En outre, nous veillons à accompagner les développeurs et les utilisateurs, en publiant régulièrement des conseils et des guides. Notre but est notamment de sensibiliser les entreprises utilisatrices d’IA sur l’intérêt qu’elles ont à utiliser des outils permettant que les données injectées dans l’IA restent stockées au sein des serveurs de l’entreprise ‒ et ce, pour éviter la transmission d’informations à des prestataires externes, qu’il s’agisse de données personnelles ou industrielles. Nous avons également créé un bac à sable, afin que les entreprises et les administrations puissent poser leurs questions en lien avec des cas d’usage précis.

Nous serons, dans un second temps, en capacité d’auditer et de contrôler les utilisations d’IA génératives, afin de nous assurer de la protection des droits et des libertés.

Nous souhaitons soutenir et sensibiliser les acteurs de l’écosystème de l’IA, en France et en Europe

Pour les salariés, il y a encore très peu de moyens de s’éduquer sur l’usage de l’IA. Quels sont les risques à surveiller ?  

Tout d’abord, nous préconisons d’éviter de développer de l’IA simplement pour le plaisir de le faire. C’est une technologie sensible qui doit répondre à un besoin particulier. Cela requiert donc de bien définir les cas dans lesquels elle sera sollicitée.

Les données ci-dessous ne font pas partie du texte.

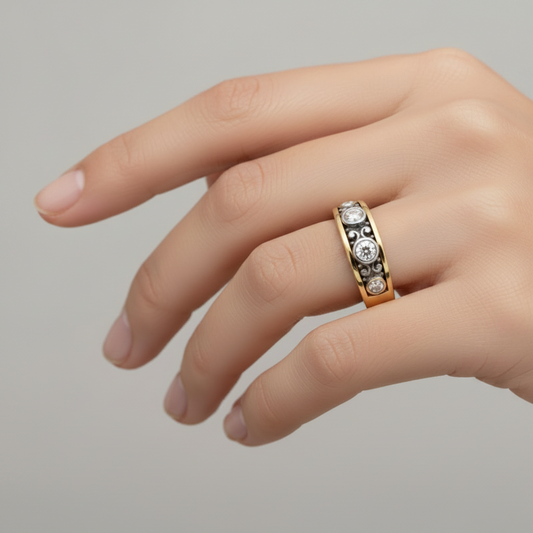14K Yellow Gold Vintage Victorian 5 Diamond Band Ring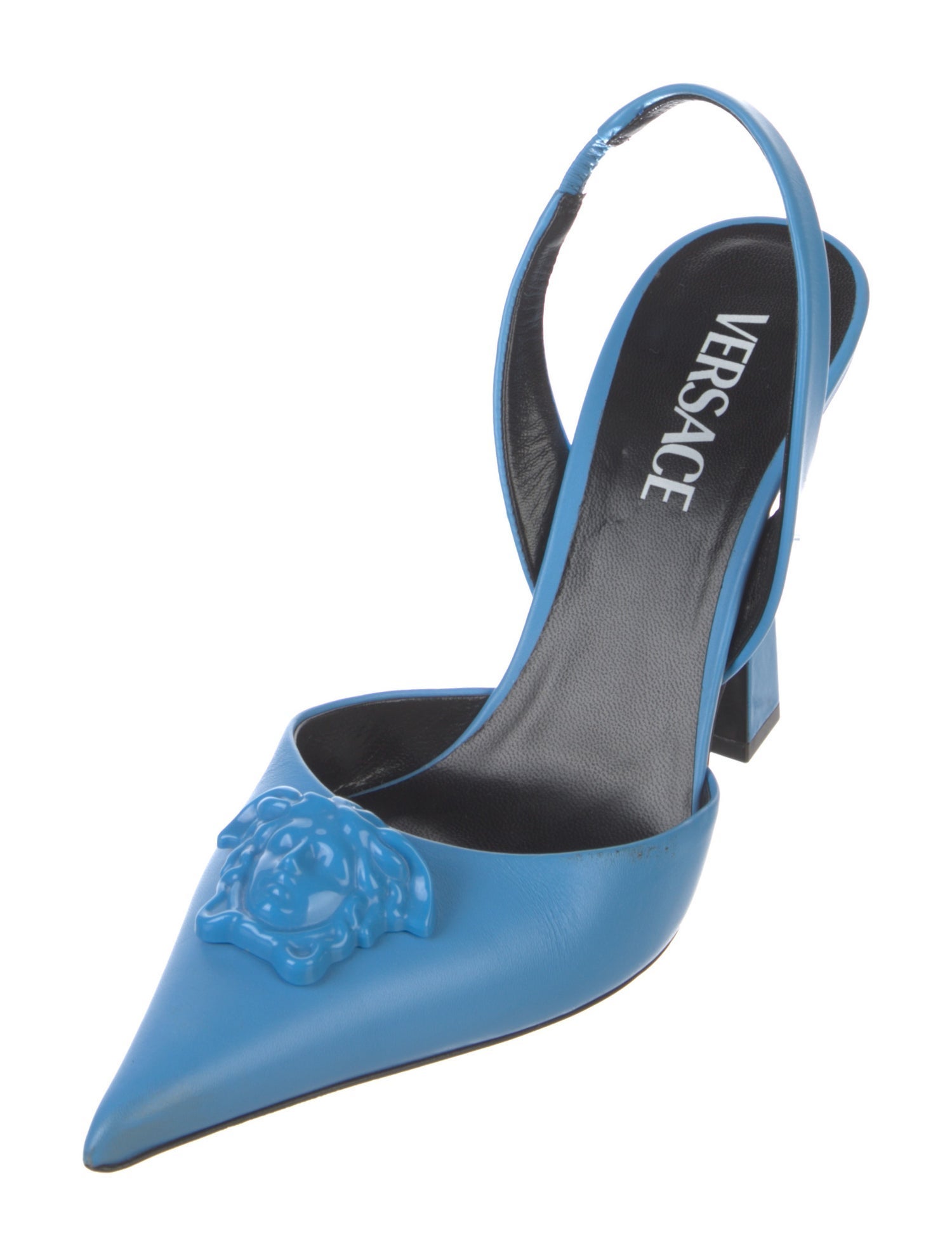 Versace Medusa Insignia Leather Slingback Pumps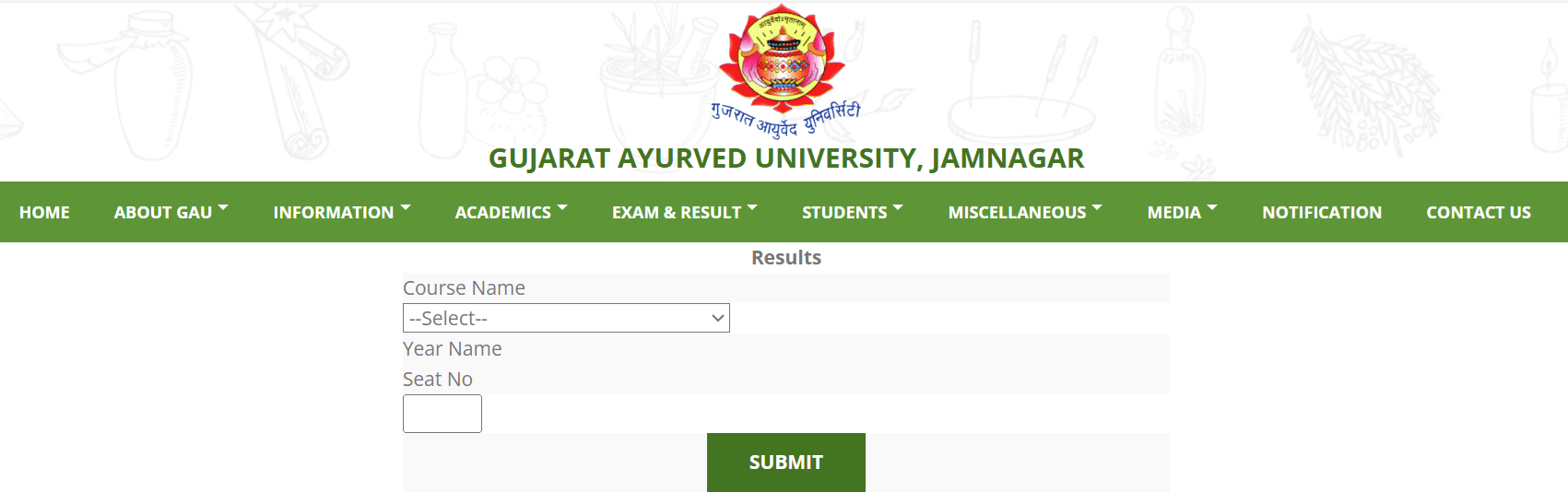Gujarat Ayurved University Result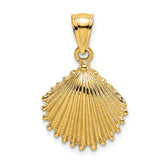 14K Textured Scallop Shell Charm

Ensuite, la formation des équipes est essentielle pour bien comprendre le fonctionnement d’un système d’IA, et pouvoir ainsi en mesurer les limites. L’IA se nourrit des données contenues dans les prompts des utilisateurs, ce qui lui permet de se perfectionner à mesure qu’elle est utilisée. Le groupe Samsung en a fait les frais en 2023, lorsque des ingénieurs du groupe ont alimenté ChatGPT de données internes confidentielles.